Ugandan climate activist Vanessa Nakate and peers from other African nations on Friday made an urgent appeal for the world to pay more attention to the continent that stands to suffer the most from global warming despite contributing to it the least.
The Fridays For Future movement and activist Greta Thunberg held a news conference with the activists to spotlight the marginalization of African voices a week after The Associated Press cropped Nakate out of a photo at the World Economic Forum in Davos, Switzerland.
Nakate, Makenna Muigai of Kenya, Ayakha Melithafa of South Africa and climate scientist Ndoni Mcunu of South Africa pointed out the various challenges both in combating climate change on the booming continent of some 1.2 billion people and in inspiring the world’s response.
“African activists are doing so much,” Nakate said. “It gets so frustrating when no one really cares about them.”

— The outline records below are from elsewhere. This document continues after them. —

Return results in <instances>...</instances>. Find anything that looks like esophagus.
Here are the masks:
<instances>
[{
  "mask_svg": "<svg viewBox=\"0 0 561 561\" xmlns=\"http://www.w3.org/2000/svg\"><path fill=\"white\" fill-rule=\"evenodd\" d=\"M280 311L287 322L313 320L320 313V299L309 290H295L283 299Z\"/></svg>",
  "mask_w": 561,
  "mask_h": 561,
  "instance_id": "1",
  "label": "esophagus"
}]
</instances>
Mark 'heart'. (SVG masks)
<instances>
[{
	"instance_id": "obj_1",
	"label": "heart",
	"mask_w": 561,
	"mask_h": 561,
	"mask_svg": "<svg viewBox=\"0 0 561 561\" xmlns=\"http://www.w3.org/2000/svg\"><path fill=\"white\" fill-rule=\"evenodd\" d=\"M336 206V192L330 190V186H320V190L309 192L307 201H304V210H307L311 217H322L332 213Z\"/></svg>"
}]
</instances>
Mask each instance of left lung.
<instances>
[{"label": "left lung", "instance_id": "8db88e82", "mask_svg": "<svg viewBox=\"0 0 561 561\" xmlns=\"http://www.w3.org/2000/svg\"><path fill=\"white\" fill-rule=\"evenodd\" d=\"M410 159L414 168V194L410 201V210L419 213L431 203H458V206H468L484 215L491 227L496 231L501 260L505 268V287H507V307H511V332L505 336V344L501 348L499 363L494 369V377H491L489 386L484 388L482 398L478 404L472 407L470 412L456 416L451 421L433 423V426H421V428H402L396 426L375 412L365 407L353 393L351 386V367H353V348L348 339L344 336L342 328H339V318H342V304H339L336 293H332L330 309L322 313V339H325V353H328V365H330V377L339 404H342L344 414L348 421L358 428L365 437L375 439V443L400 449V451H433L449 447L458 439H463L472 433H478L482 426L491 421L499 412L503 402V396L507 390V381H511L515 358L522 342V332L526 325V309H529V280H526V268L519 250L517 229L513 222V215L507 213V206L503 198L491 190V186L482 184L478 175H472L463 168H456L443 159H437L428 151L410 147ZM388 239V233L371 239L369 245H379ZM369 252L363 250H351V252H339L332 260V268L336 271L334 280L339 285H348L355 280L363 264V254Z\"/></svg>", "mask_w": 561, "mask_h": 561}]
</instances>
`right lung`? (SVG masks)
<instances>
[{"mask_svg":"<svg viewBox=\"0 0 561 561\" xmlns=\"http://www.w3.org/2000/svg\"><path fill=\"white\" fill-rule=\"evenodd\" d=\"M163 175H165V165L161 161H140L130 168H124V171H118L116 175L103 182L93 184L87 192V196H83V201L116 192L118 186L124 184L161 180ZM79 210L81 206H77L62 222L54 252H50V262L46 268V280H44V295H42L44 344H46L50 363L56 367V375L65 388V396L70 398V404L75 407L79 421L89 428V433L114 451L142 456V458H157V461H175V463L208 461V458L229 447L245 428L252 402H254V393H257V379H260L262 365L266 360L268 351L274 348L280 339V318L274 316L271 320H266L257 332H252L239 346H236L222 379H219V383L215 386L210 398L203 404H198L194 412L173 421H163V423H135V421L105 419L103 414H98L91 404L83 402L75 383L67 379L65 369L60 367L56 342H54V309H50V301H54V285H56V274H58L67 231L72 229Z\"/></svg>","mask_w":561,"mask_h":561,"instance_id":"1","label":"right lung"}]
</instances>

The AP has apologized and acknowledged mistakes in sending out the cropped photo on Jan. 24 and in how the news organization initially reacted. The AP has said that it will expand diversity training worldwide as a result.
Nakate said Friday she was very sad the photo incident occurred but added that “I’m actually very optimistic about this” as it has drawn global attention to climate activists in Africa and the various crises there.
Muigai pointed to a recent locust outbreak that parts of East Africa have seen in 70 years, which threatens food security for millions of people in countries including Kenya, Ethiopia and Somalia and is moving toward South Sudan and Uganda.
Challenges include everything from deforestation to bad energy policies, Muigai said. They also include changes in storm intensity that brought two devastating cyclones to Mozambique a year ago, Mcunu said. And they include the recent drought crisis in South Africa’s Cape Town region, Melithafa said.
“The narrative we have is Africans can adapt to this. That is actually not true,” Mcunu said.
The warnings have been stark for Africa. No continent will be struck more severely by climate change, the U.N. Environment Program has said.
Africa has 15% of the world’s population, yet is likely to “shoulder nearly 50% of the estimated global climate change adaptation costs,” the African Development Bank has said, noting that seven of the 10 countries considered most vulnerable to climate change are in Africa: Sierra Leone, Nigeria, Chad, Central African Republic, South Sudan, Ethiopia and Eritrea.
And yet “to date, energy-related CO₂ emissions in Africa represented around 2% of cumulative global emissions,” the International Energy Agency said last year.
In some cases it is difficult to persuade people to care more about climate change because there are so many other pressing everyday issues such as poverty, unemployment and gender-based violence, Melithafa said. “That’s hard for the global north to understand.”
Instead people should work to hold more developed countries accountable for producing the bulk of emissions that contribute to global warming, the activists said.
“Every individual is needed in the fight against the climate crisis,” Nakate said. “Because climate change is not specific about the kinds of people it affects.”
For her part, Thunberg firmly returned the spotlight to the activists from African countries.
“I’m not the reason why we’re here,” she said, later adding: “We are fighting for the exact same cause.” And she noted that while whatever she says gets turned into a headline, that is not the case for many others.
“The African perspective is always so under-reported,” Thunberg said.
Nakate urged the audience to make 2020 the year of action on climate change after young activists in 2019 put the issue squarely at the center of global discussions.
It won’t be easy, she noted: “It is the uncomfortable things that will help to save our planet.”